Supplied passage Block Start

Division of Labor

By Sebastian Sprenger / September 16, 2009 at 5:00 AM

The American Civil Liberties Union has cautioned a newly formed Defense Department advisory panel against making recommendations that would concentrate too much disaster response responsibilities in the hands of the military.

"(W)e ask the panel to refrain from assuming at the outset that choosing to use military forces to respond to domestic emergencies is automatically the best course of action," ACLU officials wrote in a Sept. 10 letter to DOD.

Pentagon officials recently published the missive as a public comment for the Sept. 15 inaugural meeting of the Advisory Panel on Department of Defense Capabilities for Support of Civil Authorities After Certain Incidents.

Supplied passage Block End
Material supplied Block Start

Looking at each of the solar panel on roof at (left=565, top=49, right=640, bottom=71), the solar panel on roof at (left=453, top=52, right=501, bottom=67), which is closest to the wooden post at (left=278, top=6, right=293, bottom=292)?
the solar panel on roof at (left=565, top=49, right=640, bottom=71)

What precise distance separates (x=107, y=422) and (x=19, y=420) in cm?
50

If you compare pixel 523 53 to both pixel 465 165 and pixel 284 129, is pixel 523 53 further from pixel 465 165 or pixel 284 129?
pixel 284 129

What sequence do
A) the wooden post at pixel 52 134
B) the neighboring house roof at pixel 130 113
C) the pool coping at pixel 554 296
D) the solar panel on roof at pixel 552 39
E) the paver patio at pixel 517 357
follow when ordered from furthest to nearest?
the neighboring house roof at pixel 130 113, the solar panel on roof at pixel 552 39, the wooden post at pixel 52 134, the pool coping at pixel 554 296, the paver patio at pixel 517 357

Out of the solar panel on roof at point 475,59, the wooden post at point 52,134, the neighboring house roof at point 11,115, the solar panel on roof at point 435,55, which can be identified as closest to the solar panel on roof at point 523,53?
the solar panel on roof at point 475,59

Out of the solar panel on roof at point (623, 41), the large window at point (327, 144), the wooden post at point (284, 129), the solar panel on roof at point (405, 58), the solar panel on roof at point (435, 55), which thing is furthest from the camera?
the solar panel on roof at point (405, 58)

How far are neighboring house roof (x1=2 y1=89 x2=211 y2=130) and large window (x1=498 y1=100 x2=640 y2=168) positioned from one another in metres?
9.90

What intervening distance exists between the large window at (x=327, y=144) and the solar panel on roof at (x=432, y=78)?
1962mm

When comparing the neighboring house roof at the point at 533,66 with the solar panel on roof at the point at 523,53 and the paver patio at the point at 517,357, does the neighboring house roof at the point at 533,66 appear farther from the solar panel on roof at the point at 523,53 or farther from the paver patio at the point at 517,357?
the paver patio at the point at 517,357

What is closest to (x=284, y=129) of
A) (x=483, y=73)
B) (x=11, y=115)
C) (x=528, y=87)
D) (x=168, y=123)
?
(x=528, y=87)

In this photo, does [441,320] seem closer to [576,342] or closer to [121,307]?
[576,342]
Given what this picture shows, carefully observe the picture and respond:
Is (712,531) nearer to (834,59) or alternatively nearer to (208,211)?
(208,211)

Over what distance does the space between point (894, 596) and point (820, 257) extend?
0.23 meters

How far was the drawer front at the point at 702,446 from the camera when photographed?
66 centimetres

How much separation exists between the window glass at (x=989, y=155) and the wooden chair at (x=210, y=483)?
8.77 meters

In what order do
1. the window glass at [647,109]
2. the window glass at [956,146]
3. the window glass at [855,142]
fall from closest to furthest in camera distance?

Material supplied Block End

• Work request A:
Echo the ACLU article starting at "By Sebastian Sprenger" and ending at "of the military.".
• Work request B:
For each statement, say yes or no as to whether the ACLU article agrees with it, and quote the words that decide it: (i) The ACLU's letter to DOD was dated Sept. 10. (ii) The advisory panel held its first meeting on Sept. 16. (iii) Pentagon officials made the ACLU's letter public as a comment for the meeting.
• Work request C:
Go on with the ACLU article after its last sentence.
The data here has no connection to the ACLU article.

• Expected output A:
By Sebastian Sprenger / September 16, 2009 at 5:00 AM

The American Civil Liberties Union has cautioned a newly formed Defense Department advisory panel against making recommendations that would concentrate too much disaster response responsibilities in the hands of the military.

• Expected output B:
(i) Yes: "in a Sept. 10 letter to DOD"
(ii) No: "the Sept. 15 inaugural meeting"
(iii) Yes: "Pentagon officials recently published the missive as a public comment"

• Expected output C:
The congressionally mandated group is charged with assessing DOD's ability to help civil authorities cope with a chemical, biological, radiological, nuclear or high-yield explosive (CBRNE) incident on American soil.

Rather than DOD, the Department of Homeland Security would be the "natural agency" to house a dedicated CBRNE response capability, the ACLU letter states.

Panel members should consider "alternatives for emergency CBRNE response that maintain the traditional dominance of civilian agencies in domestic operations and thereby leaving the military to focus on its own mission of fighting foreign enemies," ACLU officials argue in the letter.